There was a mirror in back of the bar—wood-framed with gold letters that said old bushmills on it—which Floyd had picked up from some guy who was selling them alongside the road, and it was by way of this invention that Rex observed the scene taking place behind him. To his great horror the smaller of the two black men had lit a pair of cigarettes and arranged them in such a way that whoever lost would have to put one out with the back of his hand.

Rex put the last of his pitcher into his mug and chugged it. Before he could put the glass back down, however, he heard two things. He heard one of the locals say: “Make it plain,” and he heard someone’s hand hit the table, hard. When he looked he was in time to see Floyd Hummer grinding out a butt real good with the back of his hand. Fuckin’ A.

The blacks were outnumbered three to one but not an ass left a chair. It was kind of sad, really. Floyd Hummer went back to the bar and started washing glasses and when one of the regulars got up to play the jukebox he shouted at the guy to leave the mother-fucking thing alone. It was closing time, for Christ’s sake. And so it was. And before long what was left of the locals began slinking out the door, into the cold, black hours of a brand-new day.

Rex Hummer was about to leave himself when suddenly all three men rose and started toward the bar. “Say, look here, Jim.” It was the bony black man who spoke. “We Vegas bound man, but we’ve been checkin’ out these signs. See the Thing. We come to check out its crib man.”

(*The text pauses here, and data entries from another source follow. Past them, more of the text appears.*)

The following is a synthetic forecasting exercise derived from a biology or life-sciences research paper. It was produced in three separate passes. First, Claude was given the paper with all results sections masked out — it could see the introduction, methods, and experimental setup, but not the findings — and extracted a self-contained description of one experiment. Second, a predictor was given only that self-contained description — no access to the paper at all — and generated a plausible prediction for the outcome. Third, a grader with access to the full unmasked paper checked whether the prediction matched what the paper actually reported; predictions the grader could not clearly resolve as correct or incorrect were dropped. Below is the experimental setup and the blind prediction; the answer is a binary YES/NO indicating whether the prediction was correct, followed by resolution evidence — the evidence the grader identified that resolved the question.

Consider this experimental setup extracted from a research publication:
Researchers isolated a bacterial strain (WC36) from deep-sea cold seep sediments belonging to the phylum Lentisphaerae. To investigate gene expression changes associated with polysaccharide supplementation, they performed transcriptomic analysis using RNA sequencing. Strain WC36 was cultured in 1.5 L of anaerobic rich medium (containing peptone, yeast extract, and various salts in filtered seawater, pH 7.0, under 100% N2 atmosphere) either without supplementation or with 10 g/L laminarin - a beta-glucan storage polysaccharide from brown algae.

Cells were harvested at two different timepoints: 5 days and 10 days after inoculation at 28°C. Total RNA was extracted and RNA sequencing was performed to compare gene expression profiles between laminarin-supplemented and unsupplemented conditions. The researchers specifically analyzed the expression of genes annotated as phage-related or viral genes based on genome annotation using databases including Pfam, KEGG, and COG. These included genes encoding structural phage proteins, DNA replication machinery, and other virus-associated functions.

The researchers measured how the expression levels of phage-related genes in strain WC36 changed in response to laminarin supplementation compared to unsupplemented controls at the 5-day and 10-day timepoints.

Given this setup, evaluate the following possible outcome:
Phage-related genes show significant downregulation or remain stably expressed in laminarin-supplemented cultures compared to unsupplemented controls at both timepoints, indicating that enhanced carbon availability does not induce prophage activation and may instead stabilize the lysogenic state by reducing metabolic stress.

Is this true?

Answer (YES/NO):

Floyd was some time in replying. He was drying a pitcher. At last he held it to the light and ran a towel around the rim. “Wouldn’t know about any of that shit,” he said. “You want to know about that, you talk to the sausage here.” He nodded in the direction of Rex Hummer.

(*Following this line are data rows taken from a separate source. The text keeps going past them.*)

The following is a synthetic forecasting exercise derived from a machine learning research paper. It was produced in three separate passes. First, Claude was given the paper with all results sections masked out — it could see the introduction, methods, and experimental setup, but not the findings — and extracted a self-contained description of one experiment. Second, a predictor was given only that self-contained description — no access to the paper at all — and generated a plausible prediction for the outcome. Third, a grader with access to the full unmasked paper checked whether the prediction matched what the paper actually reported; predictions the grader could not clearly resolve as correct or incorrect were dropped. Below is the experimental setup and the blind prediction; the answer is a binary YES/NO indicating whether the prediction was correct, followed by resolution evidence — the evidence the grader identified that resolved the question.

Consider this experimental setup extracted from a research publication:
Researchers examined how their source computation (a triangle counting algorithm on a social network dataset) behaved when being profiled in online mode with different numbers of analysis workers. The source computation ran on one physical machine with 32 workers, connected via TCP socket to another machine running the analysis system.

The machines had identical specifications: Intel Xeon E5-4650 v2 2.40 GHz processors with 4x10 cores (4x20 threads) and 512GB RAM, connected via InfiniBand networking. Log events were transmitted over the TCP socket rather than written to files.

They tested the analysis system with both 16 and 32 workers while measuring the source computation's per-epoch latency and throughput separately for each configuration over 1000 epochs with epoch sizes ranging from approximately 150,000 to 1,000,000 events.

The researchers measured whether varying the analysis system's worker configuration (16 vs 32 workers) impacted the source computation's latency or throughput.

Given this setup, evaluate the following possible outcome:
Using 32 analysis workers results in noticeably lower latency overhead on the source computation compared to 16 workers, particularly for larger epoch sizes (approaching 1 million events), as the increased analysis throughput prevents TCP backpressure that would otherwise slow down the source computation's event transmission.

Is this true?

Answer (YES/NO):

The black man poked at the brim of his hat with a long finger. Three freakish heads swiveled toward him and Rex suddenly found his own crazy face among them, reflected in the twin sets of Foster Grant wraparounds. It was a suffocating experience. The Indian leaned one hand against the bar and the lights caught a large silver and gold belt buckle at his waist, what looked to be some kind of hand in a circle of mother-of-pearl. “Yo,” Rex said at last. What else could he say? He did own it. It was his museum and his land and if anyone owned what was left there, lying inside of it, he owned that, too.

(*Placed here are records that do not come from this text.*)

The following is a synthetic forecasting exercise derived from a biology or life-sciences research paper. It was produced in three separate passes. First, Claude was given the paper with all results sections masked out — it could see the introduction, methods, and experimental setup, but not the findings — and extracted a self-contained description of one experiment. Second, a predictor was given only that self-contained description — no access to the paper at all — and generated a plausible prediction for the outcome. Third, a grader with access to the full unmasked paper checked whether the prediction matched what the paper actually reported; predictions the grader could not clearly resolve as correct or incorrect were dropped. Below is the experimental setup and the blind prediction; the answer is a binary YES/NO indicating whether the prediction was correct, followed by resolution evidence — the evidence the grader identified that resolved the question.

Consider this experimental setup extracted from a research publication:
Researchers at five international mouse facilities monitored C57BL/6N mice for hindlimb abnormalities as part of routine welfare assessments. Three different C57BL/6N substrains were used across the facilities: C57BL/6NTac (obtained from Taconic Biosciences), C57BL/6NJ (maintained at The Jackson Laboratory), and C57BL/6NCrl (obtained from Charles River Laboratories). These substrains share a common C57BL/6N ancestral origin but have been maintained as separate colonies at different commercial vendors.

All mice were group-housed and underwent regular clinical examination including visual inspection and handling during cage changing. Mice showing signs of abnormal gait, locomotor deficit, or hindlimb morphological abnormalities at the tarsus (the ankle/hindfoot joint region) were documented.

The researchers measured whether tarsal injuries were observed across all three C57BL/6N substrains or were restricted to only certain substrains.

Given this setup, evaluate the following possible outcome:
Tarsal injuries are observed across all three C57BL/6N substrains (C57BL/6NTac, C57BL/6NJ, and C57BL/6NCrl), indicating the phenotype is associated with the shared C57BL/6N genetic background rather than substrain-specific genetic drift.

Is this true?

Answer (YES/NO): YES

“Well,” the man asked him. “What about it?”

“Yo,” Rex said once more. He was waiting for the correct words. Like Moses before the Pharaoh. Beads of sweat popped from his forehead. His mind felt like a dark and empty room. And yet somewhere his pride was like the flame of a tiny candle, refusing to go out. “Well,” he began again, clearing his throat. “You can’t see anything in there now. There’s no lights and it would be dangerous.” He stared into the dark, faintly pockmarked face of the man who had arranged the cigarettes upon the table.

The man looked at his companions, then back at Rex. There was, Rex noticed, something beneath the shades which might have been a smile. It wasn’t the sort of thing you wanted to look at for long.

“What you mean by dangerous?” the man asked.

“He mean the Thing, home boy.” It was the big man who spoke. “He mean the Thing don’t like niggers.”

“Maybe he means the Thing does like niggers,” the Indian said. “He likes dark meat.”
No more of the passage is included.